**Instructions for the task**
Produce the listing below again, exactly as shown.

:: Stored records ::

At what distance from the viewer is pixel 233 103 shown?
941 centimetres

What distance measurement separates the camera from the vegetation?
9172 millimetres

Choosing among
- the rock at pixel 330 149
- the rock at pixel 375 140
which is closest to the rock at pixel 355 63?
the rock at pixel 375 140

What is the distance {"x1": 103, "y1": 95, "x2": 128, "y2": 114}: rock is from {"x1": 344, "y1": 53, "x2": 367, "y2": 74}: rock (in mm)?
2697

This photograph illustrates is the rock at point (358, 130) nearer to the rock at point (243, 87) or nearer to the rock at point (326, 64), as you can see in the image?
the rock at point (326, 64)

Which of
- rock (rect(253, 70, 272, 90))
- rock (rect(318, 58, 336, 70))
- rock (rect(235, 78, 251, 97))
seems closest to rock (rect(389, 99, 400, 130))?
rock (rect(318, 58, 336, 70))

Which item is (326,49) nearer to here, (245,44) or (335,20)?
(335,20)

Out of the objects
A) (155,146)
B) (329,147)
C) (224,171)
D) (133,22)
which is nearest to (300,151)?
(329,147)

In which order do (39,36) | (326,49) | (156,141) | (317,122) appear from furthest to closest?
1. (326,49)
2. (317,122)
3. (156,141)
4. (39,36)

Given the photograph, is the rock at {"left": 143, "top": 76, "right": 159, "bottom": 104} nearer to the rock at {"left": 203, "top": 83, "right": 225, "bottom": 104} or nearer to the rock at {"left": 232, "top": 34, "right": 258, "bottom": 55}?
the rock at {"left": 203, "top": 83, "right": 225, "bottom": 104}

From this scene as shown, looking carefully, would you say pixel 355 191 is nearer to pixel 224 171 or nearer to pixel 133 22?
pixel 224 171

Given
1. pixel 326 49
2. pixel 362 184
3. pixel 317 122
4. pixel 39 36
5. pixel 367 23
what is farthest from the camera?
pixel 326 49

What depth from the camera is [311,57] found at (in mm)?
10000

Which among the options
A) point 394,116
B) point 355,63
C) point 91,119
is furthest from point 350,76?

:::

**Completed task**
At what distance from the viewer is pixel 233 103 shown?
941 centimetres

What distance measurement separates the camera from the vegetation?
9172 millimetres

Choosing among
- the rock at pixel 330 149
- the rock at pixel 375 140
which is closest to the rock at pixel 355 63?
the rock at pixel 375 140

What is the distance {"x1": 103, "y1": 95, "x2": 128, "y2": 114}: rock is from {"x1": 344, "y1": 53, "x2": 367, "y2": 74}: rock (in mm)?
2697

This photograph illustrates is the rock at point (358, 130) nearer to the rock at point (243, 87) or nearer to the rock at point (326, 64), as you can see in the image?
the rock at point (326, 64)

Which of
- rock (rect(253, 70, 272, 90))
- rock (rect(318, 58, 336, 70))
- rock (rect(235, 78, 251, 97))
seems closest to rock (rect(389, 99, 400, 130))?
rock (rect(318, 58, 336, 70))

Which item is (326,49) nearer to here, (245,44) or (335,20)?
(335,20)

Out of the objects
A) (155,146)
B) (329,147)
C) (224,171)
D) (133,22)
which is nearest to (300,151)?
(329,147)

In which order do (39,36) | (326,49) | (156,141) | (317,122) appear from furthest to closest?
1. (326,49)
2. (317,122)
3. (156,141)
4. (39,36)

Given the photograph, is the rock at {"left": 143, "top": 76, "right": 159, "bottom": 104} nearer to the rock at {"left": 203, "top": 83, "right": 225, "bottom": 104} or nearer to the rock at {"left": 232, "top": 34, "right": 258, "bottom": 55}?
the rock at {"left": 203, "top": 83, "right": 225, "bottom": 104}

From this scene as shown, looking carefully, would you say pixel 355 191 is nearer to pixel 224 171 or nearer to pixel 133 22?
pixel 224 171

Given
1. pixel 326 49
2. pixel 362 184
3. pixel 317 122
4. pixel 39 36
5. pixel 367 23
what is farthest from the camera?
pixel 326 49

What depth from the camera is [311,57] found at (in mm)?
10000

Which among the options
A) point 394,116
B) point 355,63
C) point 91,119
is furthest from point 350,76?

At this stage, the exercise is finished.